**Passage to read:**
Olesya Povh ( (Olesya Ivanivna Povkh); born 18 October 1987) is a Ukrainian former sprint athlete who specialized in the 100 metres. Her personal best times include 11.08 seconds in the 100 m, achieved in June 2012. She is an Olympic Games bronze medalist, World Championships bronze medalist, European Championships gold and silver medalist, and European Indoor Championships gold medalist.

Early life
Povh is Jewish, and was born in Dnipropetrovsk, Ukraine. She graduated from the Dnipropetrovsk State Institute of Physical Culture and Sports in 2010 and chose to focus on athletics full-time in 2011.

Career
Povh had her first year of international competition in 2010. She reached the semi-finals of the 60 metres at the 2010 IAAF World Indoor Championships and won a relay bronze medal with Ukraine at the 2010 European Team Championships. She gained selection for the 100 m at the 2010 European Athletics Championships and was eliminated in the semi-finals. However, she went on to have success at the competition as part of the Ukrainian 4 × 100 metres relay team: running with Nataliya Pohrebnyak, Mariya Ryemyen, and Yelyzaveta Bryzhina, the team won the gold medal in a national record time of 42.29 seconds – the fastest mark in the world that year. The team reprised their roles for the 2010 IAAF Continental Cup, representing Europe, and took the silver medal behind the Americas team.

Extracted data entries:
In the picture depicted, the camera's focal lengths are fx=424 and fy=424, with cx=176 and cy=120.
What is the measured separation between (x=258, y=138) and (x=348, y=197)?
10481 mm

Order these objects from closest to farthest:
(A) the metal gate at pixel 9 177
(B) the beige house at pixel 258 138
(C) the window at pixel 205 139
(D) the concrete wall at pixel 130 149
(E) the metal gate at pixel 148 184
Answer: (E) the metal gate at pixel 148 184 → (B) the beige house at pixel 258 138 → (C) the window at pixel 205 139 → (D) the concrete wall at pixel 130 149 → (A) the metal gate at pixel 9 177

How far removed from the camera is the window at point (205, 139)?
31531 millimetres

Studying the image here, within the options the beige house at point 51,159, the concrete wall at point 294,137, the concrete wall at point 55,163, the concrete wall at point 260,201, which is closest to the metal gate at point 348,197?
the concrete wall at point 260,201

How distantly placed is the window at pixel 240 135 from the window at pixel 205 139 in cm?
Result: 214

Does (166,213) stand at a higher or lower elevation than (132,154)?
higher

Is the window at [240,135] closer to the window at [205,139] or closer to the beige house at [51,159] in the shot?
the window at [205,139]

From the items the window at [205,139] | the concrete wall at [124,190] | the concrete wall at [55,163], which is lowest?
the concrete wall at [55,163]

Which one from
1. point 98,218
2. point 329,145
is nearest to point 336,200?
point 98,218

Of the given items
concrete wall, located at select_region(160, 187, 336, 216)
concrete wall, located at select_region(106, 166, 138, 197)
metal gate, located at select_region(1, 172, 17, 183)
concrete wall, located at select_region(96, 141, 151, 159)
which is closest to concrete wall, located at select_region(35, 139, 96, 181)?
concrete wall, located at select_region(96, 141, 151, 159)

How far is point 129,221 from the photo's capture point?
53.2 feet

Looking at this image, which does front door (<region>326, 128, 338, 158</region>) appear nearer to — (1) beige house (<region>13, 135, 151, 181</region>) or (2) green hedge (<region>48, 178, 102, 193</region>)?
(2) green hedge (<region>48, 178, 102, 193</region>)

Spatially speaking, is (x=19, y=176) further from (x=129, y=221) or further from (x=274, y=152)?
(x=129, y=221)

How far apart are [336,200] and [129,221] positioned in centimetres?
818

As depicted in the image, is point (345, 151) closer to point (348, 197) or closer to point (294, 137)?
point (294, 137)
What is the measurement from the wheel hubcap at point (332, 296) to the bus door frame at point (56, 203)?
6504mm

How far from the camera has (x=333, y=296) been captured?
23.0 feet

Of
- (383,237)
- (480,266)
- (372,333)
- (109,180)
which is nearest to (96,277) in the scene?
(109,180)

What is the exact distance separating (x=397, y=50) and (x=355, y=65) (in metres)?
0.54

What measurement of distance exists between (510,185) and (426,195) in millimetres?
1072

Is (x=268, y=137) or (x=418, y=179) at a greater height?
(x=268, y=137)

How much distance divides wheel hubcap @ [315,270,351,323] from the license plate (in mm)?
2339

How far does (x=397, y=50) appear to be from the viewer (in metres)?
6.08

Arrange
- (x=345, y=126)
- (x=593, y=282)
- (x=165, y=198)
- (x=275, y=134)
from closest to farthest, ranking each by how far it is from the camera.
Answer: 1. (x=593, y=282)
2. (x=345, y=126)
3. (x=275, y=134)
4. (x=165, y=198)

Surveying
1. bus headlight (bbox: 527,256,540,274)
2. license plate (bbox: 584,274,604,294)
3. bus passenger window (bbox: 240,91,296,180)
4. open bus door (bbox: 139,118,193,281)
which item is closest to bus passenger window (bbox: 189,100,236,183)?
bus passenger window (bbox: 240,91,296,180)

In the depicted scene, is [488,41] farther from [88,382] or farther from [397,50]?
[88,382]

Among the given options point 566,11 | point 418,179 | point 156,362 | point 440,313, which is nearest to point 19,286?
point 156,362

**What you are asked to do:** Using the sprinter biography, decide whether each statement agrees with it: (a) Povh graduated from the Dnipropetrovsk State Institute of Physical Culture and Sports in 2010; (b) Povh reached the final of the 100 m at the 2010 European Athletics Championships; (c) the team won gold at the 2010 IAAF Continental Cup. Answer yes or no for each and quote the words of the text that decide it. None of the extracted data entries are needed here.

**Correct answer:**
(a) Yes: "She graduated from the Dnipropetrovsk State Institute of Physical Culture and Sports in 2010"
(b) No: "was eliminated in the semi-finals"
(c) No: "took the silver medal behind the Americas team"